----- Excerpted passage
Site curation and mapping (indra.preassembler.sitemapper)

class indra.preassembler.sitemapper.MappedStatement(original_stmt, mapped_mods, mapped_stmt)[source]

Information about a Statement found to have invalid sites.

Parameters
  • original_stmt (indra.statements.Statement) – The statement prior to mapping.

  • mapped_mods (list of MappedSite) – A list of MappedSite objects.

  • mapped_stmt (indra.statements.Statement) – The statement after mapping. Note that if no information was found in the site map, it will be identical to the original statement.

class indra.preassembler.sitemapper.SiteMapper(site_map=None, use_cache=False, cache_path=None, do_methionine_offset=True, do_orthology_mapping=True, do_isoform_mapping=True)[source]

Use site information to fix modification sites in Statements.

This is a wrapper around the protmapper package’s ProtMapper class and adds all the additional functionality to handle INDRA Statements and Agents.

Parameters
  • site_map (dict (as returned by load_site_map())) – A dict mapping tuples of the form (gene, orig_res, orig_pos) to a tuple of the form (correct_res, correct_pos, comment), where gene is the string name of the gene (canonicalized to HGNC); orig_res and orig_pos are the residue and position to be mapped; correct_res and correct_pos are the corrected residue and position, and comment is a string describing the reason for the mapping (species error, isoform error, wrong residue name, etc.).

  • use_cache (Optional[bool]) – If True, the SITEMAPPER_CACHE_PATH from the config (or environment) is loaded and cached mappings are read and written to the given path. Otherwise, no cache is used. Default: False

  • do_methionine_offset (boolean) – Whether to check for off-by-one errors in site position (possibly) attributable to site numbering from mature proteins after cleavage of the initial methionine. If True, checks the reference sequence for a known modification at 1 site position greater than the given one; if there exists such a site, creates the mapping. Default is True.

  • do_orthology_mapping (boolean) – Whether to check sequence positions for known modification sites in mouse or rat sequences (based on PhosphoSitePlus data). If a mouse/rat site is found that is linked to a site in the human reference sequence, a mapping is created. Default is True.

  • do_isoform_mapping (boolean) – Whether to check sequence positions for known modifications in other human isoforms of the protein (based on PhosphoSitePlus data). If a site is found that is linked to a site in the human reference sequence, a mapping is created. Default is True.

Examples

Fixing site errors on both the modification state of an agent (MAP2K1) and the target of a Phosphorylation statement (MAPK1):

>>> map2k1_phos = Agent('MAP2K1', db_refs={'UP':'Q02750'}, mods=[
... ModCondition('phosphorylation', 'S', '217'),
... ModCondition('phosphorylation', 'S', '221')])
>>> mapk1 = Agent('MAPK1', db_refs={'UP':'P28482'})
>>> stmt = Phosphorylation(map2k1_phos, mapk1, 'T','183')
----------
• _Required tasks_
a - From the site mapper documentation, copy word for word the part that opens with the words containing "Site curation and" and closes with "of MappedSite objects.".
b - Answer these questions using the site mapper documentation:
(i) What is the default value of use_cache?
(ii) Which class from which package does SiteMapper wrap?
(iii) What UniProt ID does the example give for MAPK1?
The data that comes next is from a different source than the site mapper documentation.
----- Provided information
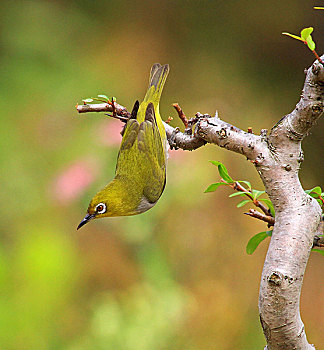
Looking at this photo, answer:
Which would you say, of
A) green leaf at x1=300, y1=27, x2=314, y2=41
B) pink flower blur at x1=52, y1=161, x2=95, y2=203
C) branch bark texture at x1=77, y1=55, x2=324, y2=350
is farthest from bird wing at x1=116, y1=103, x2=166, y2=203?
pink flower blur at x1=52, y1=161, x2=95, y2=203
----------
----- Provided information
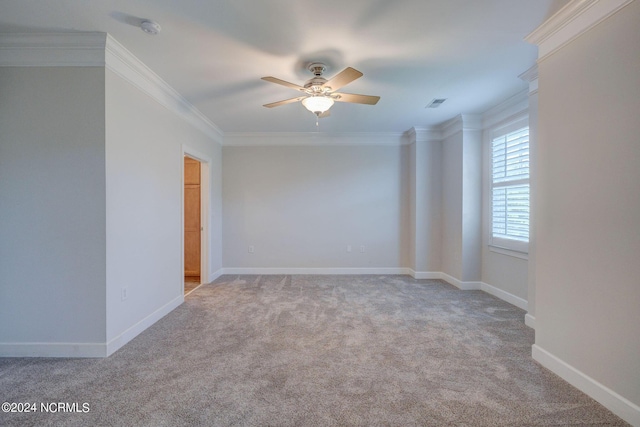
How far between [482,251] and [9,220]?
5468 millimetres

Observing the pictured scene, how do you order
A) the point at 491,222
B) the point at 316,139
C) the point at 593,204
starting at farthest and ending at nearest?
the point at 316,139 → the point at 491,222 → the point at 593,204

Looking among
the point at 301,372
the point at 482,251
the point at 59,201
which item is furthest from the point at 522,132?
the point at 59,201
----------
• _Answers per task_
a -
Site curation and mapping (indra.preassembler.sitemapper)

class indra.preassembler.sitemapper.MappedStatement(original_stmt, mapped_mods, mapped_stmt)[source]

Information about a Statement found to have invalid sites.

Parameters
  • original_stmt (indra.statements.Statement) – The statement prior to mapping.

  • mapped_mods (list of MappedSite) – A list of MappedSite objects.

b -
(i) False
(ii) The ProtMapper class from the protmapper package
(iii) P28482